Col. Elmer Ellsworth
One rather interesting way to assess the patriotism of the people affiliated with Holy Trinity at this time is to look at trends at baby names.  And we're really talking about one trend: many people named their child after Elmer Ellsworth, the Union martyr who died one month into the war while trying to seize a Confederate flag in Alexandria, Virginia.  A total of nine(!) children (out of roughly 10-12 per month) baptized at Holy Trinity in the succeeding months would bear some version of his name (one baby born in April 19 was even apparently named retroactively).  Especially because the original Elmer Ellsworth was known pretty much solely as a martyr, these children seem to be a way for families to signal their willingness to sacrifice for the Union cause.  Here is a list:     

  • Elmer Ellsworth Filler (b. 4/19/1861), son of Henry and Juliana Filler (sponsor).   
  • Elmer Ellsworth Shreiner (b. 6/15/1861), son of Henry Michael and Mary Shreiner (sponsor). 
  • Ellsworth Leibley (b. 6/20/1861), son of Jacob and Elizabeth Leibley (sponsor).  
  • Elmer Ellsworth Winour (b. 7/15/1861), son of George Washington and Fanny Winour. Sponsored by Amelia Sensendorfer.  
  • Charles Ellsworth Peterman (b. 8/2/1861), son of George and Frances Peterman (sponsor). 
  • Ellmer Ellsworth Steigerwalt (b. 9/5/1861), son of Michael F. and Martha Steigerwalt (sponsored by both parents).   
  • Charles Ellsworth Bowman (b. 9/23/1861), son of William and Catherine Bowman (sponsor).
  • Ellsworth Holtz (b. 8/9/1862), son of George Washington and Mary Ann Holtz (sponsored by both parents).
  • Edward Elmer Ellsworth Cogley (b. 12/13/1861), son of Joseph and Sarah Ann Cogley (sponsored by grandmother).
A couple other names show up in the records, but none with the concentration of Elmer Ellsworth:
  • George B. McClellan Killian (b. 4/18/1863), son of Henry K. and Pricilla Killian (sponsored by both parents).  I wonder how ardent abolitionist F. W. Conrad felt baptizing this child.  
  • Abraham Lincoln Mishler (b. 11/9/1865), son of Isaac and Catherine Mishler.  Sponsored by mother.
At least two children were also named after the Rev. Dr. Gottlob "George" F. Krotel, who had earned the admiration of much of the congregation before his departure to Philadelphia in 1861.

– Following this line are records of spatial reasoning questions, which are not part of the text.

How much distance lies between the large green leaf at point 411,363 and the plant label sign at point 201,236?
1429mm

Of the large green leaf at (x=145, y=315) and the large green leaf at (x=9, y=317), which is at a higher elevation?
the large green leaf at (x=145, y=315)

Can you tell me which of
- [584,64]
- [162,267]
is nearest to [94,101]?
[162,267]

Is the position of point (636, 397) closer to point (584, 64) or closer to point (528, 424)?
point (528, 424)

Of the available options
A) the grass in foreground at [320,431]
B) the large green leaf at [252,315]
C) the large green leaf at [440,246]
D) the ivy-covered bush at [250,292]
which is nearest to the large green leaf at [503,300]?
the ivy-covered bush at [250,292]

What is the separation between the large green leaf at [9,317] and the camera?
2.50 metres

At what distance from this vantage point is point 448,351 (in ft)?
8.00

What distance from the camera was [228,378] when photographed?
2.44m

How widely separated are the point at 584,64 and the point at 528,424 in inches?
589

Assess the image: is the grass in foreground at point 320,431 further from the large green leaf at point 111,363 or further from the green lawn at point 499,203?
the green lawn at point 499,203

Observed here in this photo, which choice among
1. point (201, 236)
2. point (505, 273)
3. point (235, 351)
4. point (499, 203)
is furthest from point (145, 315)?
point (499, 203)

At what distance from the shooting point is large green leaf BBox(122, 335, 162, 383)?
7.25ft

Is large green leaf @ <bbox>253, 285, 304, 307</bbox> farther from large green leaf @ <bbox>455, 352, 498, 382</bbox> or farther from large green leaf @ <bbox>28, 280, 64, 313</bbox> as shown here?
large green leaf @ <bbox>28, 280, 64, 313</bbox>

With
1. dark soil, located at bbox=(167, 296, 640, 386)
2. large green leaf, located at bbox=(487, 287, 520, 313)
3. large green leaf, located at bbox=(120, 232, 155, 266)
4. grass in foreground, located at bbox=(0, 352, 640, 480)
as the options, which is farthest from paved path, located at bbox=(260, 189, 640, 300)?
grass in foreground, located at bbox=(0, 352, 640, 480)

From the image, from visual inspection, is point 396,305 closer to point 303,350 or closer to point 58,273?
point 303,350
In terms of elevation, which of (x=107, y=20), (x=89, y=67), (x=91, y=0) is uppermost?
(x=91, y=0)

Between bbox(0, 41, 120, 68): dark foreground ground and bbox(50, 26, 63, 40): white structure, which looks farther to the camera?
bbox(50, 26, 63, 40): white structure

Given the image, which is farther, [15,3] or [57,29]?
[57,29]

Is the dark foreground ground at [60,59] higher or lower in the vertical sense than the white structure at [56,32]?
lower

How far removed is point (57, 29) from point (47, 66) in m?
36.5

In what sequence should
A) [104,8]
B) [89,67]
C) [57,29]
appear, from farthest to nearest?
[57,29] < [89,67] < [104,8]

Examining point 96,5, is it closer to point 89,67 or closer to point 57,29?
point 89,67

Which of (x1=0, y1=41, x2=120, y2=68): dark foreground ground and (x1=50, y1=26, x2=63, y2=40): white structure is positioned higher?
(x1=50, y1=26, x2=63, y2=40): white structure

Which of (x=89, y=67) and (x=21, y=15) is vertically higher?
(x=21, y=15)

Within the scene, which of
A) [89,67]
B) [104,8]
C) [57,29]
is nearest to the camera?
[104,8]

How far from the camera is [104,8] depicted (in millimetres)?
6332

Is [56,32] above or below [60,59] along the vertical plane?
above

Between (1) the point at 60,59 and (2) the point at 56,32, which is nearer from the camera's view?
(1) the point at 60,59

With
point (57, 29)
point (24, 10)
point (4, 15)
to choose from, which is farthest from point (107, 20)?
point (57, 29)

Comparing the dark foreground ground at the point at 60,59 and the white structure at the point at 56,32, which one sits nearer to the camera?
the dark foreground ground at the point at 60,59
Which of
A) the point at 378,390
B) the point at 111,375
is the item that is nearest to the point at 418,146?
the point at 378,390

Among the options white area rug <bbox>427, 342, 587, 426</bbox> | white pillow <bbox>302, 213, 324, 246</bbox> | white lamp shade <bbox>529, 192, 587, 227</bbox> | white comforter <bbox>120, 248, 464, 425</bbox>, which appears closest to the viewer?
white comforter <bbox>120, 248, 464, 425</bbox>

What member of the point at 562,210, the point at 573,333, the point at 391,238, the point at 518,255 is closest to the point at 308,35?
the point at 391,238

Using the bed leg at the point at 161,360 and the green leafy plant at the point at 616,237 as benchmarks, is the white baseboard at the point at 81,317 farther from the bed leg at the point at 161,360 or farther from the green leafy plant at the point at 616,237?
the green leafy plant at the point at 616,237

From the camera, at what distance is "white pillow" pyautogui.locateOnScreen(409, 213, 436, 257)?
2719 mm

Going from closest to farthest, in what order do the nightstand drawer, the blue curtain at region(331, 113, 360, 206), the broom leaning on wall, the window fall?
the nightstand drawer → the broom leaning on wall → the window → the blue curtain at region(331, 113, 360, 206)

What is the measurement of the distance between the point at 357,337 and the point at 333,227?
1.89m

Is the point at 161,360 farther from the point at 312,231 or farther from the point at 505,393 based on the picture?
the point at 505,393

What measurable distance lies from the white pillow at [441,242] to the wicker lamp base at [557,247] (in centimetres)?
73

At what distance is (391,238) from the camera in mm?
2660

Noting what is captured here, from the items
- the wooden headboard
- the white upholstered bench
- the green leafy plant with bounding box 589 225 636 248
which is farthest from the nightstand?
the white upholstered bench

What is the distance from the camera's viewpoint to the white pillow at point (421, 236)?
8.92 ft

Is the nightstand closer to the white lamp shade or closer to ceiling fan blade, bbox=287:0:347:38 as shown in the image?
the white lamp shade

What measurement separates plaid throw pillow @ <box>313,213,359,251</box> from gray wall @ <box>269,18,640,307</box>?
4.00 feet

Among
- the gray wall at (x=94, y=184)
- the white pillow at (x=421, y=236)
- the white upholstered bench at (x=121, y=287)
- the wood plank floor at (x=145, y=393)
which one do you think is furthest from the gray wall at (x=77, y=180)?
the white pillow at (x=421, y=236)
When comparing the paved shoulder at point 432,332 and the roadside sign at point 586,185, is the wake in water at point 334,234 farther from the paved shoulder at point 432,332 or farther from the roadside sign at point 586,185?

  • George Krotel Bender (b. 8/17/1861), son of Benjamin S. and Hetty Bender (sponsor).  
  • George Frederick Krotel Erisman (b. 2/23/1863), son of Emanuel J. and Mary Erisman (sponsor not listed). 

79th Pa Connections

79th PA Monument, Chickamauga

From the baptismal records, I also recognized a few 79th Pennsylvania connections, which I note here for future biographical or genealogical research or investigations of the social networks from which the Lancaster County Regiment was raised:

  • Capt. Jacob Gompf: Jacob Augustus (b. 10/14/1860) baptized 3/14/1861 with mother Susan as sponsor.  
  • James P. Dysart (brother of 79th PA captains): Henry Scherff (b. 11/26/1860) baptized 4/18/1861).  Sponsored by grandparents Mr. and Mrs. Henry Scherff.
  • Capt. Edward Edgerly: Edward Everett Edgerly (b. 9/3/1859).  Son of Edward and Rosanna Edgerly. Sponsored by grandparents John and Rosanna Stehman.  
  • Lieut. William P. Leonard.  Three children with wife Harriet baptized on 6/10/1867.  Daughter Emma Virginia (b. 6/24/1846) baptized on July 15, 1846.
  • William F. Dostman (b. 10/8/1841), son of John Peter and Catherine Dostman (sponsor).  
  • Horace Binney Vondersmith (b. 5/6/1844), son of Daniel B. and Clara Elizabeth Vondersmith.  Both parents sponsored.
  • Robert M. Dysart and Lyman G. Bodie: both listed in death records for mid/late-1860s which I did not copy.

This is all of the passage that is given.